The type of memo above is too restrictive for my uses. It only handles polymorphic functions of type k a -> v a, and only with the single constraint HasType a.

The reason I want lazy memoization now is that I’m compressing expressions to maximize representation sharing, as John Hughes described in Lazy Memo-functions. Once sharing is maximized, pointer-based memoization works better, because equal values are pointer-equal. To compress an expression, simply use a memoized copy function, as John suggested.

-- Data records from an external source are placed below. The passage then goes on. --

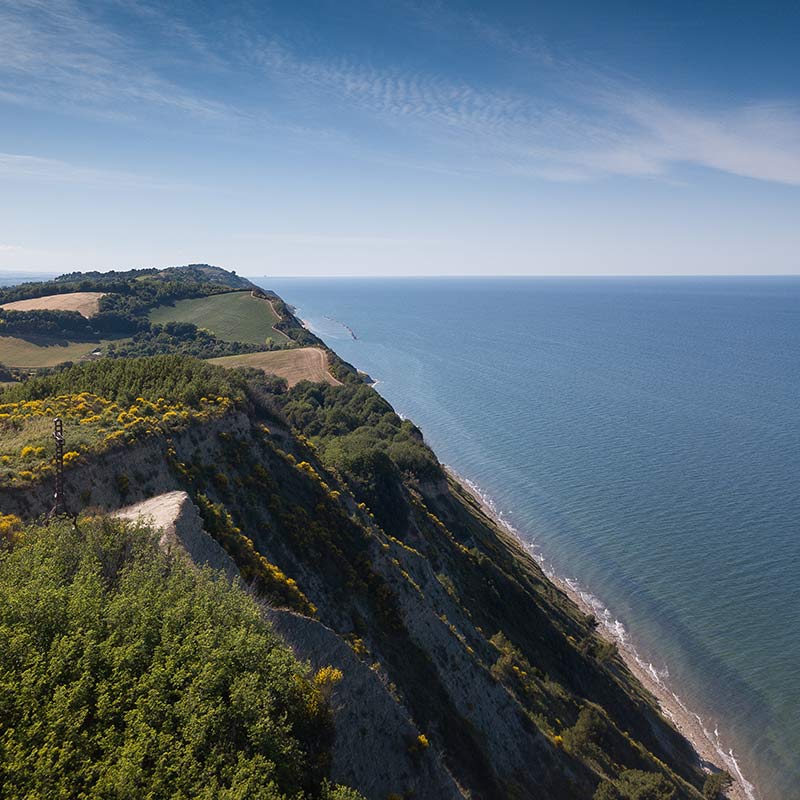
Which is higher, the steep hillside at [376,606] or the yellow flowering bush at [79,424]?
the yellow flowering bush at [79,424]

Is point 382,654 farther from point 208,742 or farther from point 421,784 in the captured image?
point 208,742

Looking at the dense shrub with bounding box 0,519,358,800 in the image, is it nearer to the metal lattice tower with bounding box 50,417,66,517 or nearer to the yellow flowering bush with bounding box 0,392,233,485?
the metal lattice tower with bounding box 50,417,66,517

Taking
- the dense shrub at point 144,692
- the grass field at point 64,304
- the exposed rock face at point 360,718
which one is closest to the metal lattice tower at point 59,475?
the exposed rock face at point 360,718

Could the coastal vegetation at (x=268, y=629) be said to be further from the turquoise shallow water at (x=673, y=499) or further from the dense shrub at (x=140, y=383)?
the turquoise shallow water at (x=673, y=499)

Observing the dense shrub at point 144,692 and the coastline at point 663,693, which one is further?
the coastline at point 663,693

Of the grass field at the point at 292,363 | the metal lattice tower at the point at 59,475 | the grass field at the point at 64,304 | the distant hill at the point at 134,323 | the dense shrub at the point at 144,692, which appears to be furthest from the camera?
the grass field at the point at 64,304

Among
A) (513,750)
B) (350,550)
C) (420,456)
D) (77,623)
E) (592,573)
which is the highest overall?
(77,623)

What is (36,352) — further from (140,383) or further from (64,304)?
(140,383)

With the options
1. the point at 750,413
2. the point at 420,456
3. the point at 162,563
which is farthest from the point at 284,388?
the point at 750,413

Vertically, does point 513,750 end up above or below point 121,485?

compress :: HasType a => E a -> E a
compress e = mcopy e
 where
   mcopy, copy :: HasType b => E b -> E b
   -- Memo version
   mcopy = memo copy
   -- Copier, with memo-copied components
   copy (u :^ v)  = appM (mcopy u) (mcopy v)
   copy (Lam v b) = lamM v (mcopy b)
   copy e         = e
   -- memoized constructors
   appM :: (HasType a, HasType b) => E (a -> b) -> E a -> E b
   appM = memo2 (:^)
   lamM :: (HasType a, HasType b) => V a -> E b -> E (a -> b)
   lamM = memo2 Lam

The memo2 function is defined in terms of memo, using some some newtype trickery. Its type:

memo2 :: HasType a =>
         (k a -> l a -> v a) -> (k a -> l a -> v a)

But, sigh, the (:^) and Lam constructors I’m trying to memoize do not have the required types. My higher-order-polymorphic memo functions do not have flexible enough types.

And this is where I’m stuck.

I’d appreciate your ideas and suggestions.